### List of tasks:
[A] Answer these questions from the article on remains found in Lake Mead:
(i) On what date did Claude Russell Pensinger disappear?
(ii) How many visitors did Lake Mead host last year?
(iii) What method was used to make all three identifications?
[B] Retype the part of the Lake Mead article that opens with the words containing "The back-to-back discoveries" and closes with "disposing of bodies.".

======== Text for analysis

Remains found in Lake Mead identified as Las Vegas man missing for 25 years

A formerly sunken boat sits high and dry along the shoreline of Lake Mead
Remains have made their way to the surface of the lake due to a devastating drought that has severely depleted the reservoir. Photograph: John Locher/AP

Nevada officials have identified remains found in Lake Mead as those of a Las Vegas man missing for 25 years, the latest development in a quest to identify a series of bodies discovered in America’s largest reservoir last year.

On three different days last summer, visitors at a beach on the lake discovered skeletal remains along the shoreline. The Clark county coroner’s office announced on Thursday that those remains belonged to the same person, now identified as as Claude Russell Pensinger, who disappeared on 14 July 1998 at the age of 52.

Pensinger is the third person the office has identified after several sets of remains emerged from the lake amid a devastating drought that has severely depleted the reservoir.

Water levels at Lake Mead, a popular recreation site that hosted more than 7 million visitors last year, have been at record lows due to a drought that has gripped the region for nearly two decades. The dry spell in the Colorado River basin, along with overextraction, extreme heat and decreased snowmelt, has uncovered large swaths of the lake bed.

Beginning last spring, human remains surfaced at Lake Mead in quick succession: a body with a gunshot wound in a barrel in May, a jawbone in the sand the following week, and in July, partial skeletal remains encased in mud along the shoreline. In October, contractors working near a marina found more remains.

The back-to-back discoveries were not an indication of a serial killer, experts cautioned, but rather the consequence of the environmental disaster draining the lake and uncovering bodies that had once been lost to the water. Most are suspected to be accidental deaths but one case, the remains found in a barrel, is being investigated as a homicide. The local mob museum said a barrel was historically a mob method for disposing of bodies.

The coroner’s office team have identified two other sets of remains, both Las Vegas-area men who are believed to have drowned – Donald P Smith, a 39-year-old last seen in April 1974, and Thomas Erndt, a 42-year-old last seen at the lake in August 2002. All three identifications were made using DNA analysis.

================
======== Information given

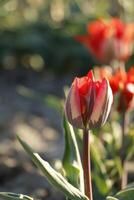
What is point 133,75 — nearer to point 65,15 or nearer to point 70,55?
point 70,55

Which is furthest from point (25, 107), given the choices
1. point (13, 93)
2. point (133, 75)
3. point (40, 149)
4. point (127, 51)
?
point (133, 75)

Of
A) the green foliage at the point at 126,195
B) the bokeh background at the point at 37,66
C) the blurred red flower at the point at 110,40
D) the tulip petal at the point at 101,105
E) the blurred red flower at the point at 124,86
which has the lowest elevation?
the bokeh background at the point at 37,66

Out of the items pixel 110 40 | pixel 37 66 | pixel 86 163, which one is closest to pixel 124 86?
pixel 86 163

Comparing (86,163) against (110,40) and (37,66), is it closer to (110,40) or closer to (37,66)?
(110,40)

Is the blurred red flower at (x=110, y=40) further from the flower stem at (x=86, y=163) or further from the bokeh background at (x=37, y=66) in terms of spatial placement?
the flower stem at (x=86, y=163)

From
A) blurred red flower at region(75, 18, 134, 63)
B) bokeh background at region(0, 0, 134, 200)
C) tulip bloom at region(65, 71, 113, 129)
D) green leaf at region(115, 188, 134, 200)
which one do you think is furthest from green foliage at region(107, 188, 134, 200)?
blurred red flower at region(75, 18, 134, 63)

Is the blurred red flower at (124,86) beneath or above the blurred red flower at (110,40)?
above

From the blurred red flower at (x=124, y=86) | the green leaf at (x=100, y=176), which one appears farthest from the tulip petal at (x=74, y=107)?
the green leaf at (x=100, y=176)

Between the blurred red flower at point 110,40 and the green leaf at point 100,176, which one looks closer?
the green leaf at point 100,176

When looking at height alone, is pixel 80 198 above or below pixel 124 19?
above
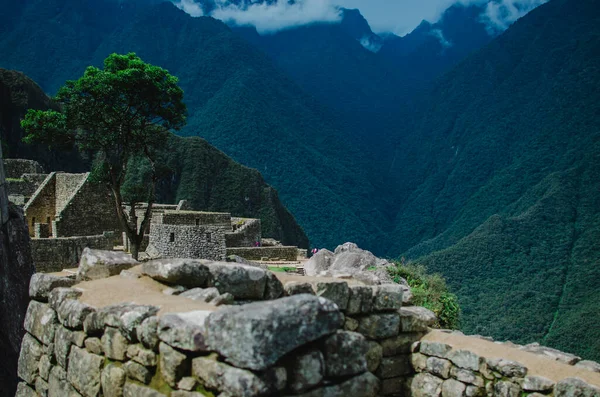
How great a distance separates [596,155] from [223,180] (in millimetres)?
53843

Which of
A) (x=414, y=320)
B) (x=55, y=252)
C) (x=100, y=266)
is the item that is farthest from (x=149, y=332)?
(x=55, y=252)

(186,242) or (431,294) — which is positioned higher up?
(186,242)

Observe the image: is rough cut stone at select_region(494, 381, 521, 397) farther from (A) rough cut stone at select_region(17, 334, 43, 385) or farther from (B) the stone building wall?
(B) the stone building wall

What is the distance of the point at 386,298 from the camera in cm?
718

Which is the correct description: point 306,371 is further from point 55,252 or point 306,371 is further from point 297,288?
point 55,252

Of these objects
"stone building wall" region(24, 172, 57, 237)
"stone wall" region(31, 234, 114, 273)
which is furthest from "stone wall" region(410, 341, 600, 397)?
"stone building wall" region(24, 172, 57, 237)

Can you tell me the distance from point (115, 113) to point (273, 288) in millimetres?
12431

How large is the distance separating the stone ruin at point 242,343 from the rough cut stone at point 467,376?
1 centimetres

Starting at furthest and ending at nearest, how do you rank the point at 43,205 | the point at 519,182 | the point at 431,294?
the point at 519,182, the point at 43,205, the point at 431,294

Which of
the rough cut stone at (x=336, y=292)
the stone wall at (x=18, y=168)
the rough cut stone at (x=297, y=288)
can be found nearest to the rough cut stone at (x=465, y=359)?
the rough cut stone at (x=336, y=292)

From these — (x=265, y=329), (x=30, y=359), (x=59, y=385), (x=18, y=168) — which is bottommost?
(x=59, y=385)

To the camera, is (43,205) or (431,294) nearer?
(431,294)

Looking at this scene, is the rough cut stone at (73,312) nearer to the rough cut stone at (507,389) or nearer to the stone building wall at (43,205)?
the rough cut stone at (507,389)

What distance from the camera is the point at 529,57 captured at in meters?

================

### Responses in order:
[A]
(i) 14 July 1998
(ii) More than 7 million
(iii) DNA analysis

[B]
The back-to-back discoveries were not an indication of a serial killer, experts cautioned, but rather the consequence of the environmental disaster draining the lake and uncovering bodies that had once been lost to the water. Most are suspected to be accidental deaths but one case, the remains found in a barrel, is being investigated as a homicide. The local mob museum said a barrel was historically a mob method for disposing of bodies.